(Exercise)
In the Vermont flooding text below, how much rain fell at St. Johnsbury on the record-setting Tuesday, and what was the previous record?

(Excerpted text)
Remember when Vermont was listed as one of the places to go, to avoid climate change disasters? How things have changed.
The state has been hit by back-to-back-to-back-to-back historic flooding. Tyler Jankoski of the NBC affiliate in Vermont pointed out that in 130 years of record-keeping at St. Johnsbury in Vermont’s Northeast Kingdom, Tuesday was the wettest ever, and by a staggering margin: 8 inches of rain compared to a previous record of 4.99 inches! The fourth-highest rainfall occurred two weeks earlier.
Why is this happening? Climate change makes the atmosphere hold more moisture is the root cause, but Vermont’s hilly geography channels the water into relatively few places, and its infrastructure is old, compounding damage. AP has the story.

(Provided data)

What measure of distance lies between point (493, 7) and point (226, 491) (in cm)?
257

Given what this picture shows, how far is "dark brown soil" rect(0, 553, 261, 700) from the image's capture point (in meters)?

(Response for this exercise)
8 inches of rain fell, compared to a previous record of 4.99 inches.